O capítulo 4, com o título "A lei natural ea cidade" começa por referir a relação entre pessoa e sociedade como chave que ilumina a passagem da lei natural para o direito natural. Se a pessoa, como fim em si mesma, está no centro da ordem social e política, a sua condição naturalmene social impede que se considere a sociedade como o resultado de um puro contrato: as relações com os outros são necessárias para a sua realização como pessoa (nn. 83-85).
Neste sentido, o bem comum não é apenas o fim próprio da política; também permite à pessoa ser cada vez mais pessoa humana. Para isso, a sociedade deve promover a realização das inclinações naturais da pessoa humana. Neste sentido, o documento destaca quatro valores que, derivando da lei natural, definem o perfil do bem comum: a liberdade, a verdade, a justiça e a solidariedade (nn. 86-87).
Quando consideramos as relações de justiça entre os seres humanos, a lei natural exprime-se como direito natural (nn. 88-89). Este não é uma regra estabelecida de uma vez para sempre, antes enuncia o juízo da razão prática que dá valor ao que é justo (n. 90). Como tal, é medida do direito positivo, o qual deve esforçar-se por actualizar as exigências do direito natural, quer como conclusão - eg, o direito natural proíbe o homicídio, o direito positivo proíbe o aborto -, quer na forma de determinação - o direito natural prescreve que os culpados sejam punidos, o direito positivo determina que pena se deve aplicar a cada delito (n.91).
Os direitos naturais constituem a medida das relações humanas anteriores à vontade do legislador, e não se baseiam nos desejos inconstantes dos indivíduos, mas na própria estrutura dos seres humanos e das suas relações humanizadoras (n. 92).
O recurso ao direito natural exige o reconhecimento de um projecto ético intrínseco à vida política, diferente do projecto religioso. O documento recorda que a revelação bíblica convida a humanidade a considerar que a ordem da criação é uma ordem universal, na qual participa toda a humanidade, e que é uma ordem acessível à razão.
Convida ainda a distinguir entre a ordem racional da política, e a ordem da graça e da escatologia, deduzindo desta distinção uma dupla consequência: o Estado não pode arvorar-se em possuidor do sentido último da história, pois o âmbito do sentido último, na sociedade civil, diz respeito às organizações religiosas, à filosofia e à espiritualidade; e estas jurisdições devem, por sua vez, contribuir para o bem comum, reforçando os vínculos sociais e promovendo os valores universais que fundamentam a mesma ordem política.

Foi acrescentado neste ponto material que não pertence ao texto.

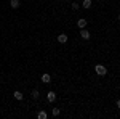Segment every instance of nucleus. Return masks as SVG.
Returning <instances> with one entry per match:
<instances>
[{
  "label": "nucleus",
  "instance_id": "obj_14",
  "mask_svg": "<svg viewBox=\"0 0 120 119\" xmlns=\"http://www.w3.org/2000/svg\"><path fill=\"white\" fill-rule=\"evenodd\" d=\"M117 108H119V110H120V100L117 101Z\"/></svg>",
  "mask_w": 120,
  "mask_h": 119
},
{
  "label": "nucleus",
  "instance_id": "obj_1",
  "mask_svg": "<svg viewBox=\"0 0 120 119\" xmlns=\"http://www.w3.org/2000/svg\"><path fill=\"white\" fill-rule=\"evenodd\" d=\"M94 71H96L98 76H106V74H107V69H106L102 64H96V66H94Z\"/></svg>",
  "mask_w": 120,
  "mask_h": 119
},
{
  "label": "nucleus",
  "instance_id": "obj_15",
  "mask_svg": "<svg viewBox=\"0 0 120 119\" xmlns=\"http://www.w3.org/2000/svg\"><path fill=\"white\" fill-rule=\"evenodd\" d=\"M119 19H120V15H119Z\"/></svg>",
  "mask_w": 120,
  "mask_h": 119
},
{
  "label": "nucleus",
  "instance_id": "obj_7",
  "mask_svg": "<svg viewBox=\"0 0 120 119\" xmlns=\"http://www.w3.org/2000/svg\"><path fill=\"white\" fill-rule=\"evenodd\" d=\"M83 8H86V10H90L91 8V0H83Z\"/></svg>",
  "mask_w": 120,
  "mask_h": 119
},
{
  "label": "nucleus",
  "instance_id": "obj_12",
  "mask_svg": "<svg viewBox=\"0 0 120 119\" xmlns=\"http://www.w3.org/2000/svg\"><path fill=\"white\" fill-rule=\"evenodd\" d=\"M32 98H34V100H37V98H38V92L37 90H32Z\"/></svg>",
  "mask_w": 120,
  "mask_h": 119
},
{
  "label": "nucleus",
  "instance_id": "obj_5",
  "mask_svg": "<svg viewBox=\"0 0 120 119\" xmlns=\"http://www.w3.org/2000/svg\"><path fill=\"white\" fill-rule=\"evenodd\" d=\"M77 26H79V28L80 29H83V28H86V19H79V21H77Z\"/></svg>",
  "mask_w": 120,
  "mask_h": 119
},
{
  "label": "nucleus",
  "instance_id": "obj_11",
  "mask_svg": "<svg viewBox=\"0 0 120 119\" xmlns=\"http://www.w3.org/2000/svg\"><path fill=\"white\" fill-rule=\"evenodd\" d=\"M51 113H53V116L56 118V116H59V113H61V111L58 110V108H53V111H51Z\"/></svg>",
  "mask_w": 120,
  "mask_h": 119
},
{
  "label": "nucleus",
  "instance_id": "obj_4",
  "mask_svg": "<svg viewBox=\"0 0 120 119\" xmlns=\"http://www.w3.org/2000/svg\"><path fill=\"white\" fill-rule=\"evenodd\" d=\"M58 42H59V44H66V42H67V36H66V34H59V36H58Z\"/></svg>",
  "mask_w": 120,
  "mask_h": 119
},
{
  "label": "nucleus",
  "instance_id": "obj_10",
  "mask_svg": "<svg viewBox=\"0 0 120 119\" xmlns=\"http://www.w3.org/2000/svg\"><path fill=\"white\" fill-rule=\"evenodd\" d=\"M38 119H46V113L45 111H40V113H38Z\"/></svg>",
  "mask_w": 120,
  "mask_h": 119
},
{
  "label": "nucleus",
  "instance_id": "obj_13",
  "mask_svg": "<svg viewBox=\"0 0 120 119\" xmlns=\"http://www.w3.org/2000/svg\"><path fill=\"white\" fill-rule=\"evenodd\" d=\"M71 7H72V10H79V5L77 3H71Z\"/></svg>",
  "mask_w": 120,
  "mask_h": 119
},
{
  "label": "nucleus",
  "instance_id": "obj_6",
  "mask_svg": "<svg viewBox=\"0 0 120 119\" xmlns=\"http://www.w3.org/2000/svg\"><path fill=\"white\" fill-rule=\"evenodd\" d=\"M50 81H51V76H50V74H43V76H42V82L43 84H48Z\"/></svg>",
  "mask_w": 120,
  "mask_h": 119
},
{
  "label": "nucleus",
  "instance_id": "obj_3",
  "mask_svg": "<svg viewBox=\"0 0 120 119\" xmlns=\"http://www.w3.org/2000/svg\"><path fill=\"white\" fill-rule=\"evenodd\" d=\"M80 36H82V39H85V40H88V39H90V31H86V29L83 28L82 31H80Z\"/></svg>",
  "mask_w": 120,
  "mask_h": 119
},
{
  "label": "nucleus",
  "instance_id": "obj_8",
  "mask_svg": "<svg viewBox=\"0 0 120 119\" xmlns=\"http://www.w3.org/2000/svg\"><path fill=\"white\" fill-rule=\"evenodd\" d=\"M11 8H19V0H10Z\"/></svg>",
  "mask_w": 120,
  "mask_h": 119
},
{
  "label": "nucleus",
  "instance_id": "obj_9",
  "mask_svg": "<svg viewBox=\"0 0 120 119\" xmlns=\"http://www.w3.org/2000/svg\"><path fill=\"white\" fill-rule=\"evenodd\" d=\"M13 97H15L16 100H22V93H21L19 90H16V92H15V93H13Z\"/></svg>",
  "mask_w": 120,
  "mask_h": 119
},
{
  "label": "nucleus",
  "instance_id": "obj_2",
  "mask_svg": "<svg viewBox=\"0 0 120 119\" xmlns=\"http://www.w3.org/2000/svg\"><path fill=\"white\" fill-rule=\"evenodd\" d=\"M46 100L50 101V103H53V101L56 100V93L55 92H48V93H46Z\"/></svg>",
  "mask_w": 120,
  "mask_h": 119
}]
</instances>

Se, por um lado, "a lei natural contém a ideia de estado de direito, que se estrutura segundo o princípio da subsidiariedade, respeitando as pessoas e os grupos intermédios e regulando as suas interacções", por outro lado, a política deve proceder a um debate racional aberto à transcendência (nn. 93-98).
O último capítulo trata das relações entre lei natural e Evangelho; sob esse ponto de vista, refere-se a Jesus Cristo, Logos encarnado, lei viva, como cumprimento perfeito da lei natural (n. 107), que, além de constituir um modelo ético, proporciona aos homens a possibilidade real de cumprirem a lei do amor; com efeito, a graça do Espírito Santo é o elemento principal da nova lei, que é a lei da liberdade.
Deste modo, a referência a uma lei natural surge como uma chave que, por um lado, mantém um vínculo com a nova lei do Evangelho e, por outro lado, oferece uma ampla base de diálogo com todo o tipo de pessoas, com vista à procura do bem comum (n. 112).